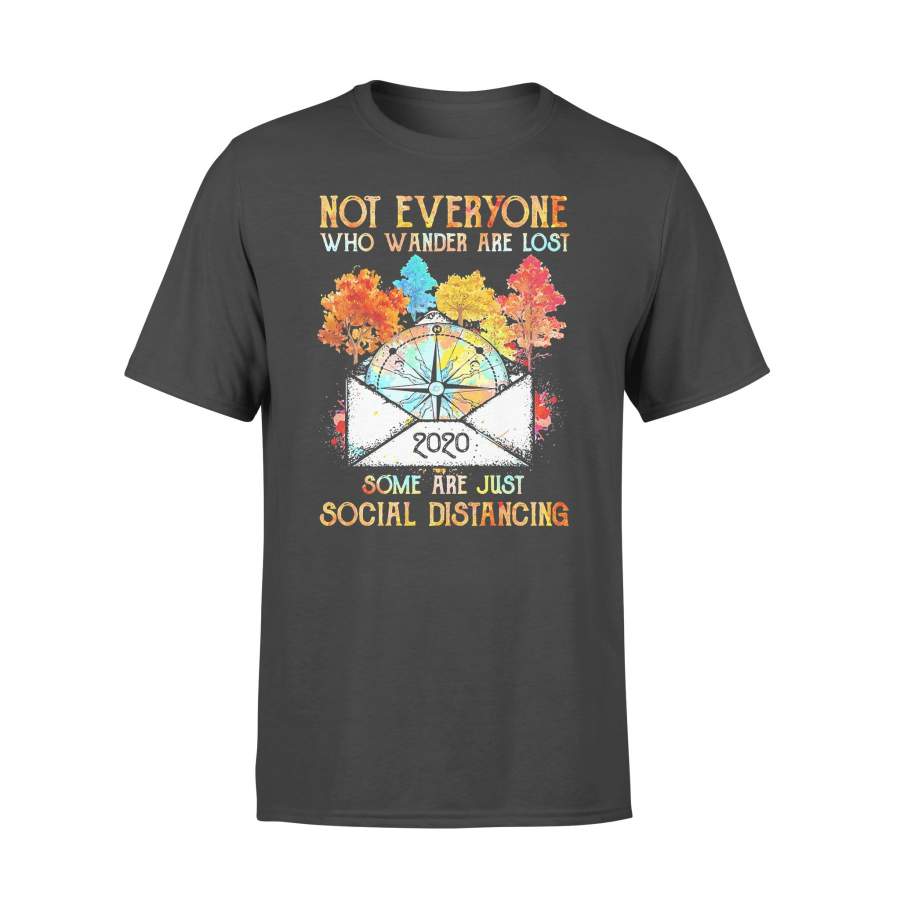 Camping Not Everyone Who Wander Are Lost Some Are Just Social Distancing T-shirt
**********
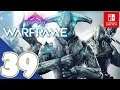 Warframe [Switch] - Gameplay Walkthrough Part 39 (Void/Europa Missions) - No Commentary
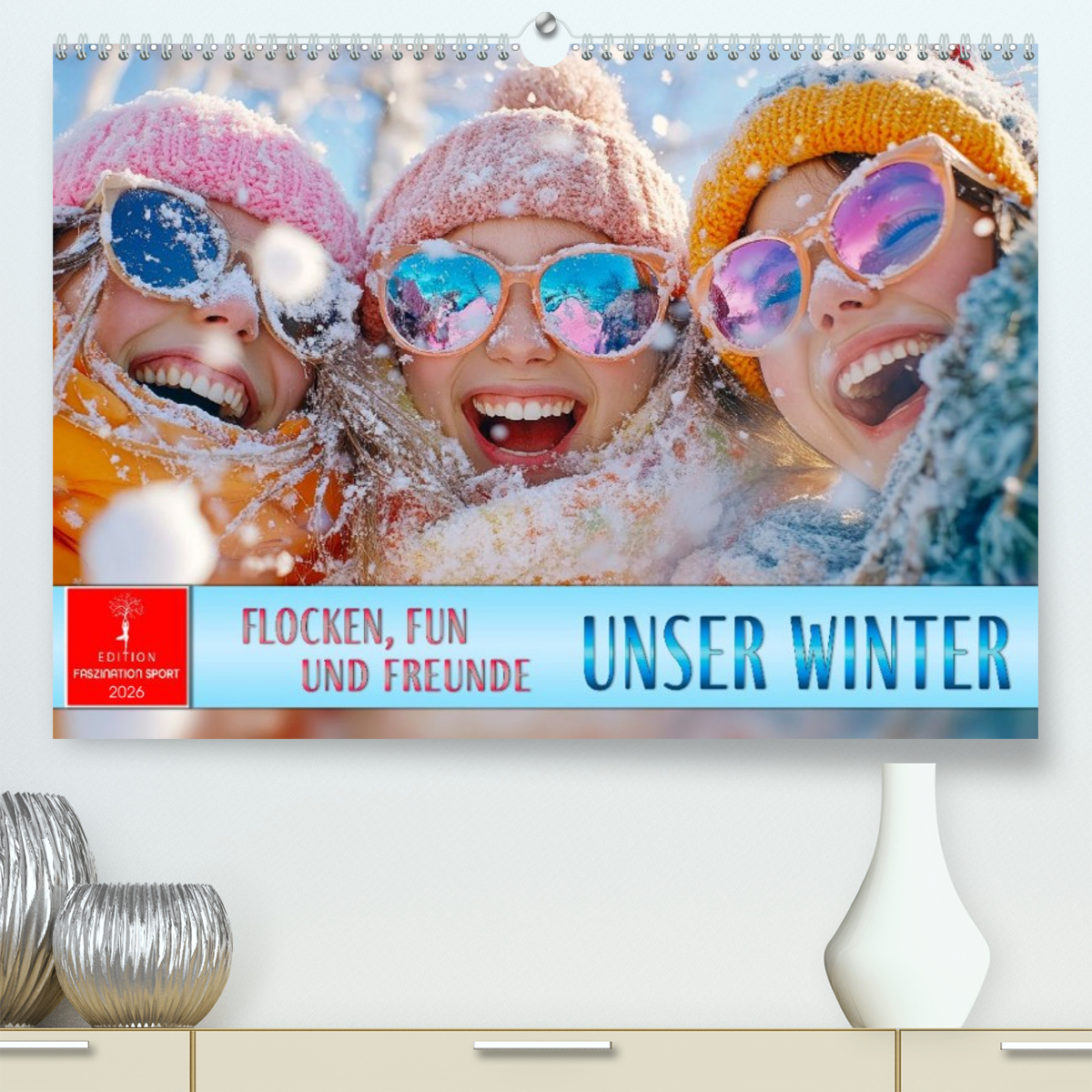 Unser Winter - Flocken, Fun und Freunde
**********
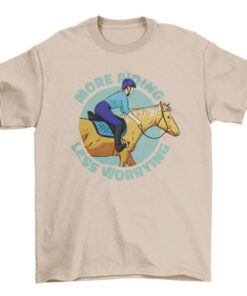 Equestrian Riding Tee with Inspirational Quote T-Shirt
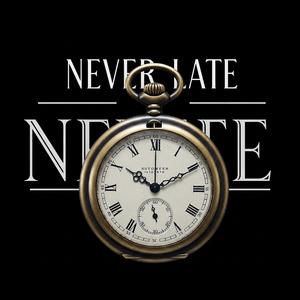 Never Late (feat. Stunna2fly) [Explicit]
**********
How to complete this task ▸
Reproduce the listing from the line that contains "Equestrian Riding Tee" through the line that contains "Never Late (feat. Stunna2fly) [Explicit]", and leave the pictures out of your answer.

Answer to this exercise ▸
 Equestrian Riding Tee with Inspirational Quote T-Shirt
 Never Late (feat. Stunna2fly) [Explicit]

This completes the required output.